FRAGMENTO PARA LEER:
*****

El retrato ilumina otras zonas del convivio habitual. Los jovencitos no han llegado a los treinta años; en sus modales y en su vestimenta sobrevive con intensidad el pasado reciente de una educación confesional recibida en instituciones respetables y selectas, o bien la huella del paso por los recintos públicos impuestos por la honrada medianía a sus familias que, no obstante, se obstinaban en templar a sus vástagos en el yunque de la tradición, el respeto y la autoridad.

Alguno de los jóvenes descubre bajo el brazo las páginas más escogidas de los poetas románticos que han pasado el examen de un gusto exigente por cultivado, y pondera en ellas la efusión emocional; otro aguarda su turno en la ronda de amigos, no sin alguna impaciencia, para agitar ante los ojos de la asamblea el brillo opulento del modernismo; aquí y allá se arrebatan la palabra para abogar en favor de la musicalidad sugerente del simbolismo, la turgente dureza de quienes en América obedecieron el mandato del poeta francés para esculpir y cincelar las palabras, y algunos atrevimientos de la vanguardia. En los sentimientos y en la inteligencia de todos ellos, las aulas han dejado el sedimento sólido del humanismo clásico y del taller conceptista y culteranista.

Pasan de mano en mano el número más reciente de la Revista de Occidente, a cuyas páginas deben las noticias del movimiento cultural en Europa, según la exigente administración editorial de los escritores españoles acaudillados por José Ortega y Gasset. Hablan con una envidia fraternal de los Contemporáneos, espejo de sus ambiciones literarias. En algún momento de los ágapes, algunos miembros del grupo fueron partidarios, entre los poetas modernistas, de quienes abrazaron una actitud llana, sencilla, humilde, introspectiva y de comunión con su prójimo/lector, actitud que les permitió asimilar a su vocación artística los mandatos morales de su comunidad. Aprobaron con simpatía la voluntad filosófica de los poetas que miran con escepticismo las piruetas y la escenografía del modernismo más ambicioso, y aprendieron de éstos la disciplina de la forma y los secretos de una dicción que les revelaría el camino para llevar al verso la sinceridad apostólica de sus sentimientos.

*****

DATOS EXTRAÍDOS:

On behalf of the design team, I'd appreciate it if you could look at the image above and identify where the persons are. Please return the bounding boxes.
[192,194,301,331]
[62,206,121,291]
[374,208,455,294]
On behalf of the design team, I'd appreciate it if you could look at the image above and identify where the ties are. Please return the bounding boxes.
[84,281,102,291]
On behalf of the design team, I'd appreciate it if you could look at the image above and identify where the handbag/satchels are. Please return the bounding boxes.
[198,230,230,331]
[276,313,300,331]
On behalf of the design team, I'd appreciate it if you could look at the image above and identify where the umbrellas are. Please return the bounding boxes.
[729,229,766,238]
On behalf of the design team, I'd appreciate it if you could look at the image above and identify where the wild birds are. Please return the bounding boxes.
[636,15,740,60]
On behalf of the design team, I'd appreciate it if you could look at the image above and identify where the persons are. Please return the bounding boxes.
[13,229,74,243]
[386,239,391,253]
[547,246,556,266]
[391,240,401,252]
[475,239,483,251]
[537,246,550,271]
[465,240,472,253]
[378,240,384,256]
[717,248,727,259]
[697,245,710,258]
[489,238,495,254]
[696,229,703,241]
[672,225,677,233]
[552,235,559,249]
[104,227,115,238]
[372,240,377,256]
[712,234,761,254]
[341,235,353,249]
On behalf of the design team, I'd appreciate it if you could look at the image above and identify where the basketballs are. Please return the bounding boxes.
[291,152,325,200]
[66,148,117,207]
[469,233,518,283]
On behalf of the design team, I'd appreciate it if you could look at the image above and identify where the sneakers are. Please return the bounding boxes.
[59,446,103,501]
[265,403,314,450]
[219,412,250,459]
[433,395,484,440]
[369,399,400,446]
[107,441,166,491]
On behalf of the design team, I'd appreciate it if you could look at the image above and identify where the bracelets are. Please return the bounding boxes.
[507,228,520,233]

*****

TAREA: Reproduce sin cambios el pasaje del fragmento sobre los jóvenes del grupo que empieza en "El retrato ilumina" y termina en "y la autoridad.".

RESPUESTA:
El retrato ilumina otras zonas del convivio habitual. Los jovencitos no han llegado a los treinta años; en sus modales y en su vestimenta sobrevive con intensidad el pasado reciente de una educación confesional recibida en instituciones respetables y selectas, o bien la huella del paso por los recintos públicos impuestos por la honrada medianía a sus familias que, no obstante, se obstinaban en templar a sus vástagos en el yunque de la tradición, el respeto y la autoridad.